RA: It’s so the two people on either side of the table are a team and the other two are a team and you have your deck where you keep your cards and you have your hand which are your secret cards that you use to screw people over and the goal of the game is to get this stack of cards down to no cards…it’s something my family played every holiday and is like one of those terrible games where everyone knew how to play it really well and everyone got really heated and everyone wanted to win. It was never a good experience.
KM: I had a similar game in my family, it was called Kings Corner. I wonder, did you family, like my family had established rules and understanding for like how you …
RA: We had laminated sheets.
KM: Oh, wow!
RA: Like with all the rules, so we couldn’t change it. Like, “the rules are laminated, this is the way it is and we have to obey.”
For a while my dad and his sister would try to decide which rules were right and which ones they had made up along the way and they would fight with each other over it. But yeah, that [work] is really different. It was for a class project and I feel like I wouldn’t have explored those ideas through video otherwise. [The project] was to do multiple channels. I had just been playing around with the idea of playing a card game and assuming the roles of everyone in my family.

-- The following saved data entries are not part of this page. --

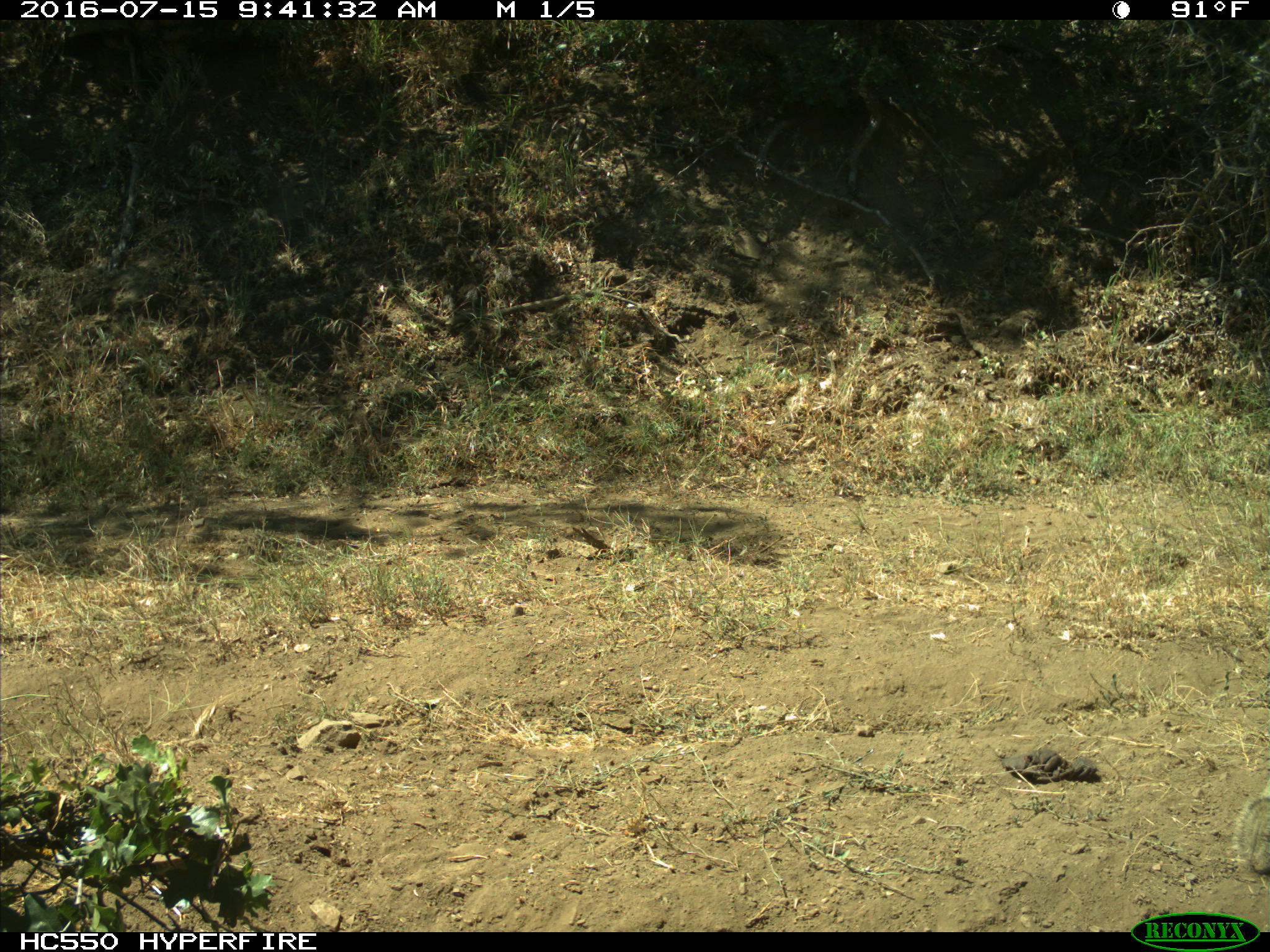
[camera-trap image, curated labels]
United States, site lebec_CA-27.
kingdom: Animalia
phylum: Chordata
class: Mammalia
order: Rodentia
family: Sciuridae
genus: Otospermophilus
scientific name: Otospermophilus beecheyi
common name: california ground squirrel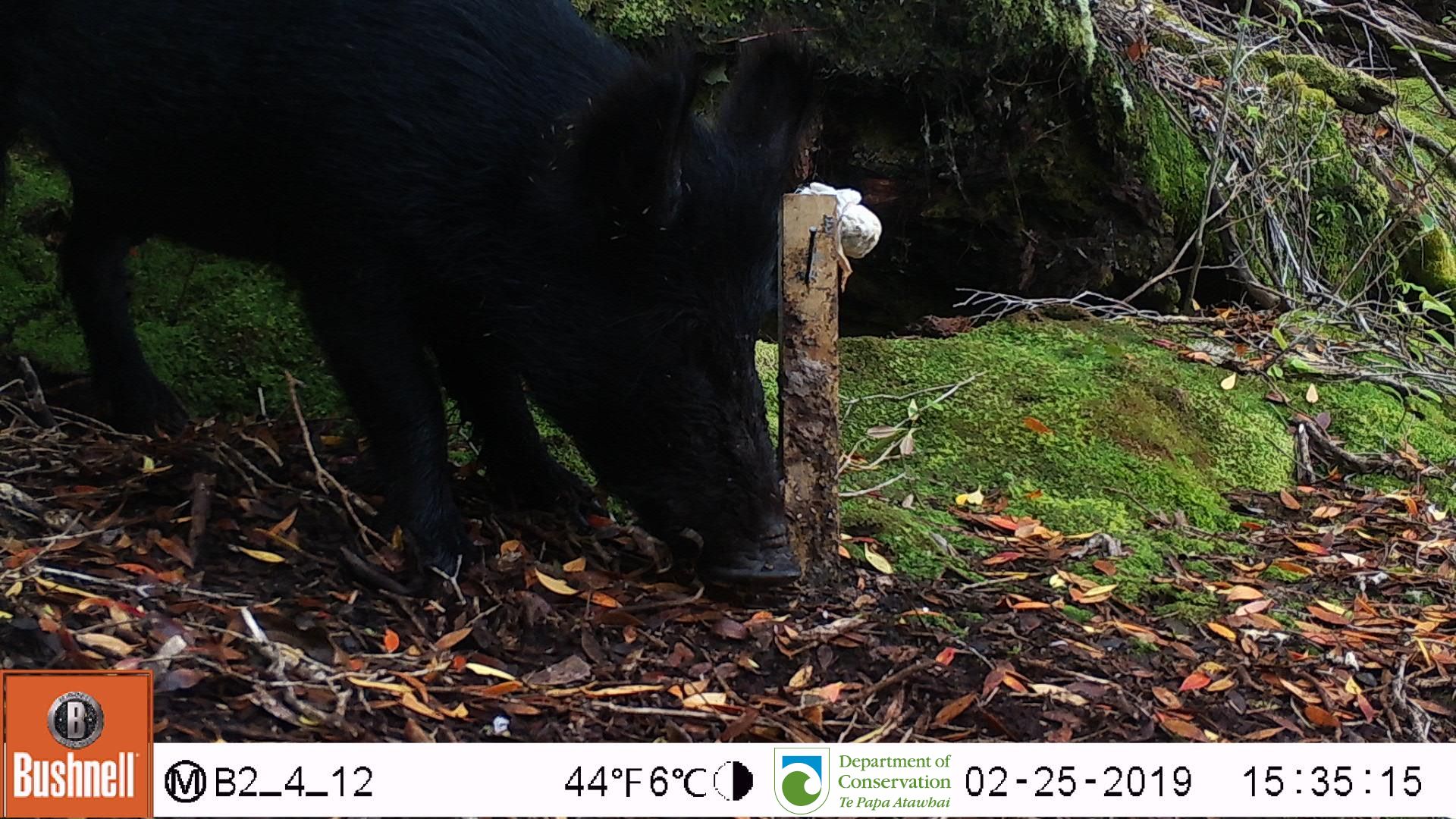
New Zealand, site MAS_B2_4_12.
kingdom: Animalia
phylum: Chordata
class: Mammalia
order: Artiodactyla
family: Suidae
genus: Sus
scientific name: Sus scrofa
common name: pig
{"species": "pig (Sus scrofa)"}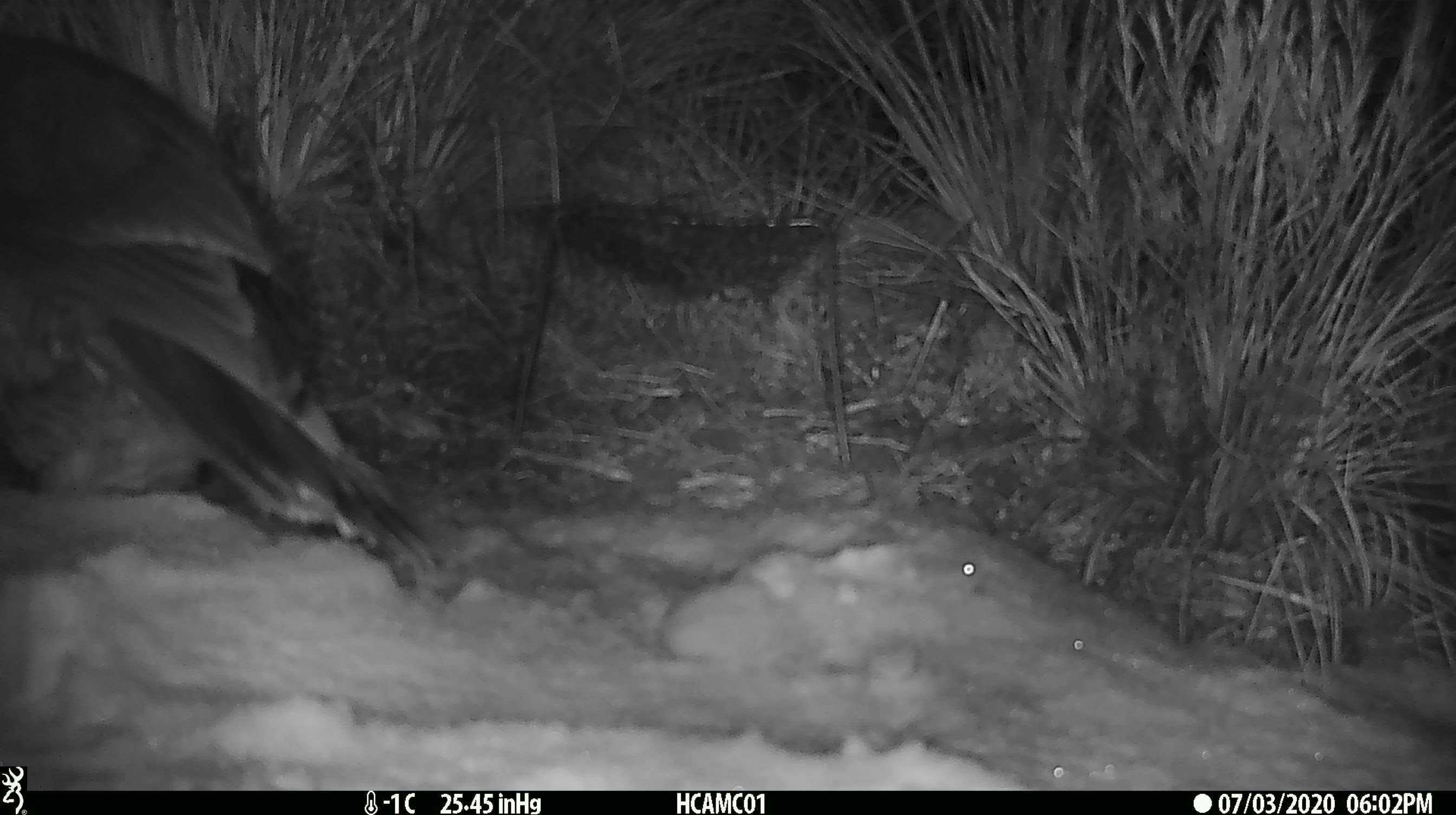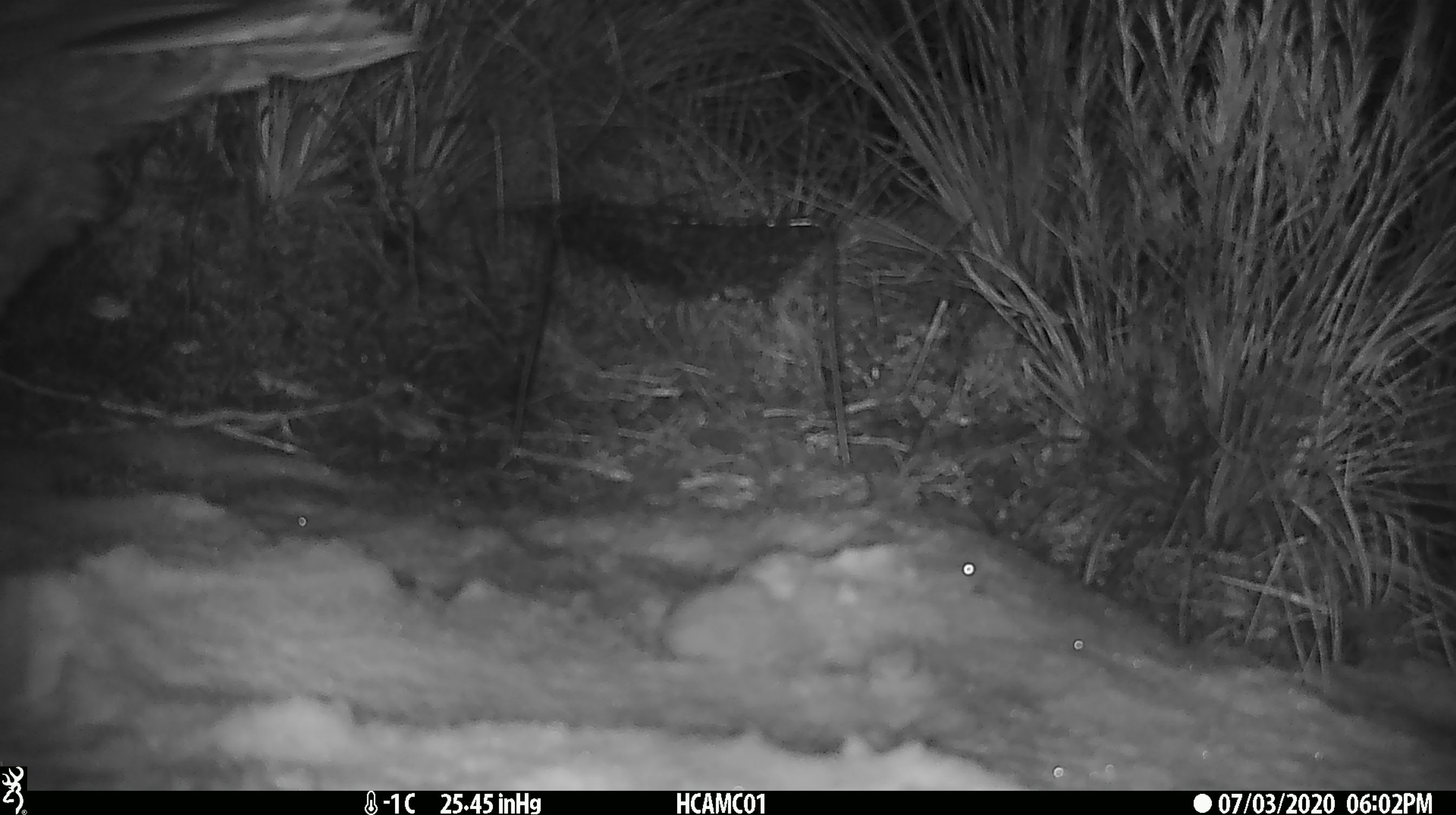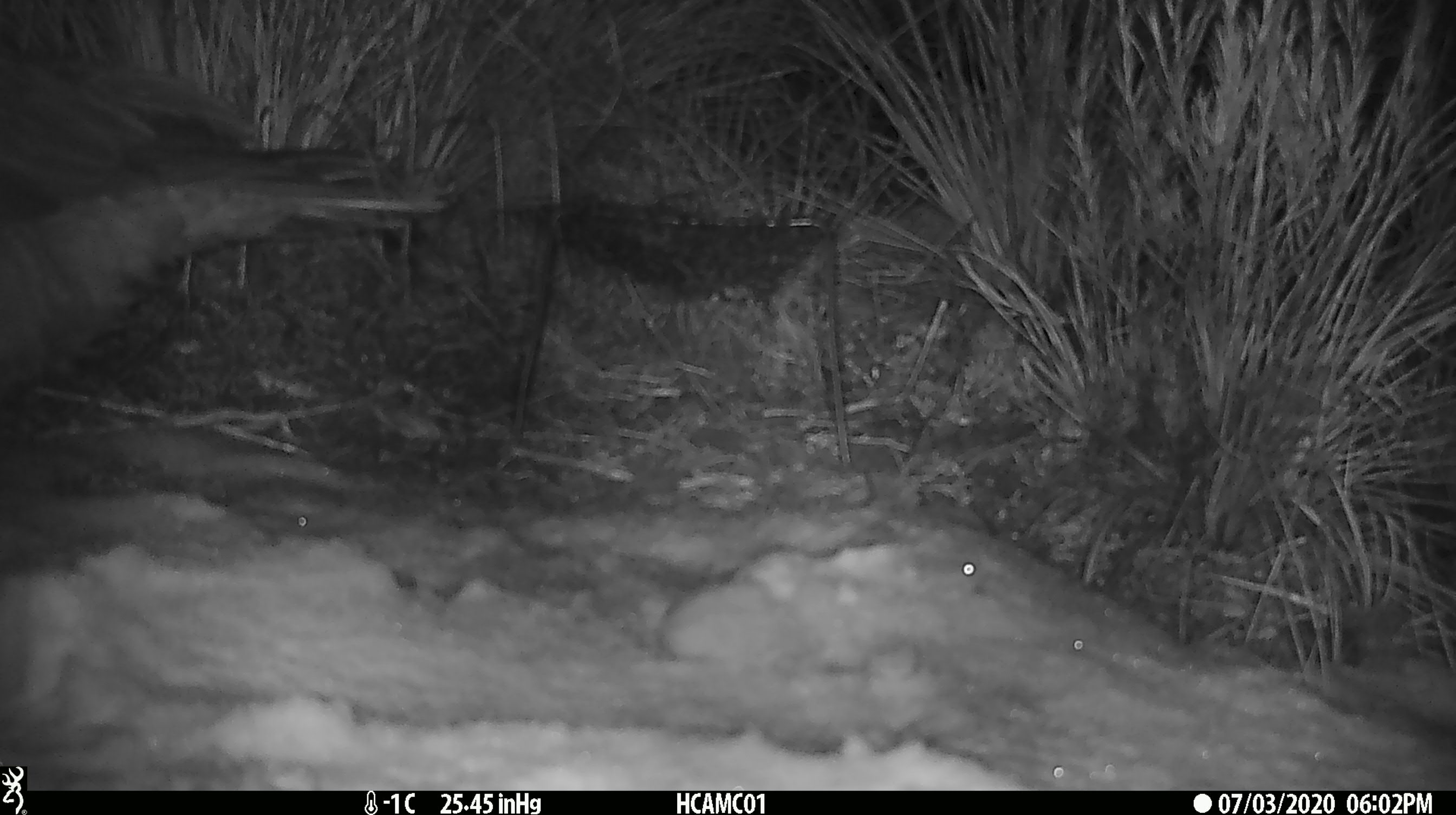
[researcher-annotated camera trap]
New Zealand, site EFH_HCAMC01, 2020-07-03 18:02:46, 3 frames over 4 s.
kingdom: Animalia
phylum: Chordata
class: Aves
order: Psittaciformes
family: Strigopidae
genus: Nestor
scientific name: Nestor notabilis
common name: kea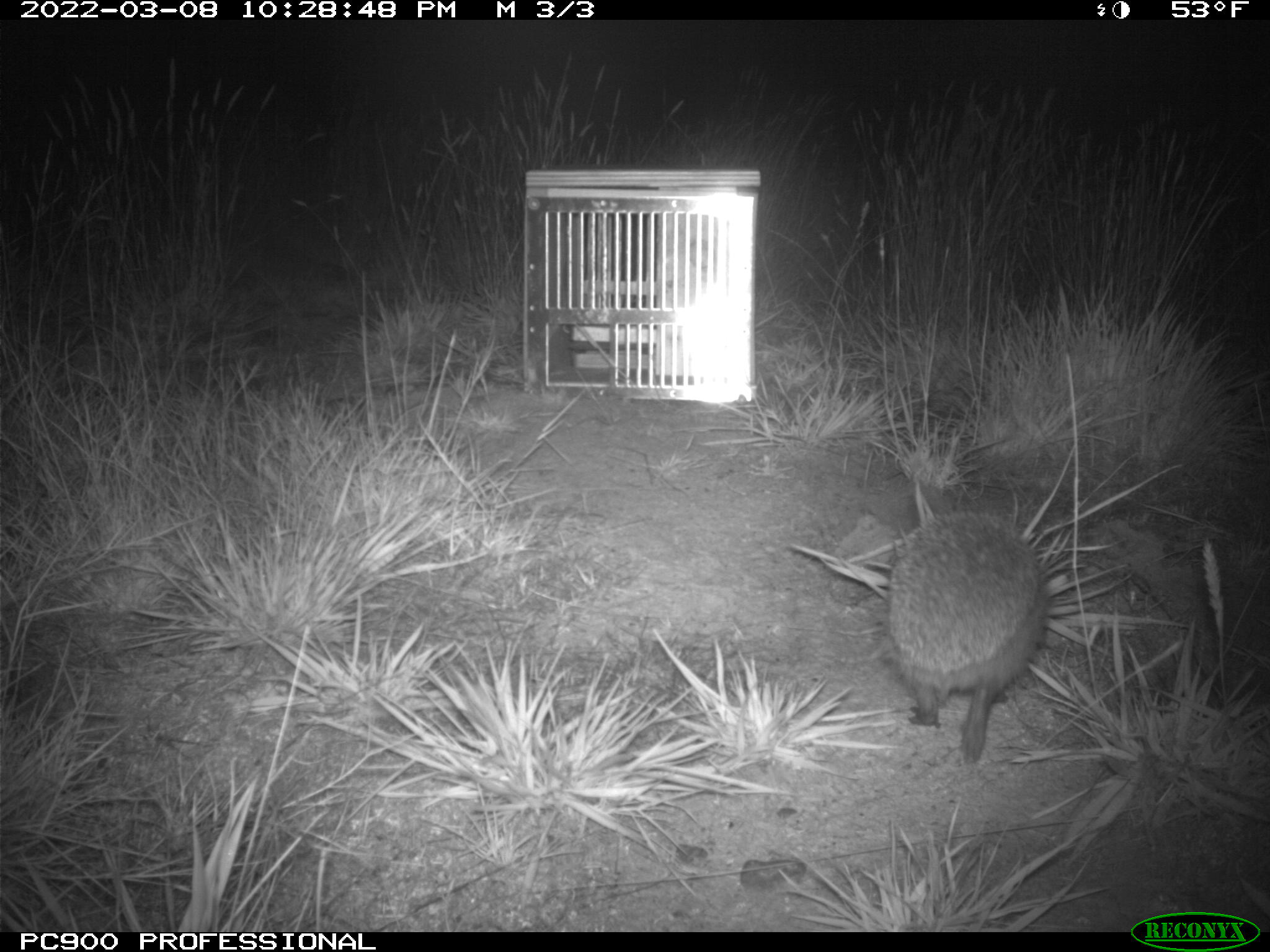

KM: I was wondering about that! Because, so all of the players in the game are played by you. Who are the players?
RA: So they’re my father’s side of the family, my aunt who I had mentioned earlier…we don’t get along.
KM: She was the one drinking wine?
RA: Yes. And then her husband and their daughter…so I was kind of living out my family dramas. And my aunt, like every year, she always has something that I’m doing wrong and I was like, well I’m going to play out this card game and I’m going to be my aunt. And then I’m going to be my uncle who’s the definition of neutral and he never gets involved even though it’s his wife and he’s just very much there. And then my cousin who is very much there for her mom when her mom is around but when she’s not around she is very much supportive of me. I was trying to figure out if there was anyone to blame for the way I feel towards my family. Like is it my aunts fault for saying the mean things or is it my uncle’s fault for letting her say the mean things or is it my cousin’s fault for sort of living out this double sided thing? I played out the game trying to be the instigator and the absolute neutral and then playing both sides of the fence.
KM: So did you play the entire game? Because it really does look like the players are interacting with one another.
RA: Yeah, it was really hard…just figuring out the logistics was really difficult. But I feel like that’s what the work is getting at like this big family issue, like this thing we don’t understand and we don’t talk about and we only passive aggressively acknowledge when we are at our most heated.
KM: And it’s so funny that the game is called Spite and Malice
RA: I know and it’s meant to be that I make work about this game.
KM: So who won?
RA: It was my uncle because apparently being neutral is the smart way to go. I have to acknowledge it is smart. Smarter than getting involved.
KM: That’s too bad sometimes maybe, does it feel too bad? I don’t know, I feel that way sometimes with my family.
RA: I was thinking about the family dynamic of how we’re all trying to please each other and at the same time take care of ourselves and show each other compassion and love. I don’t know, it’s difficult.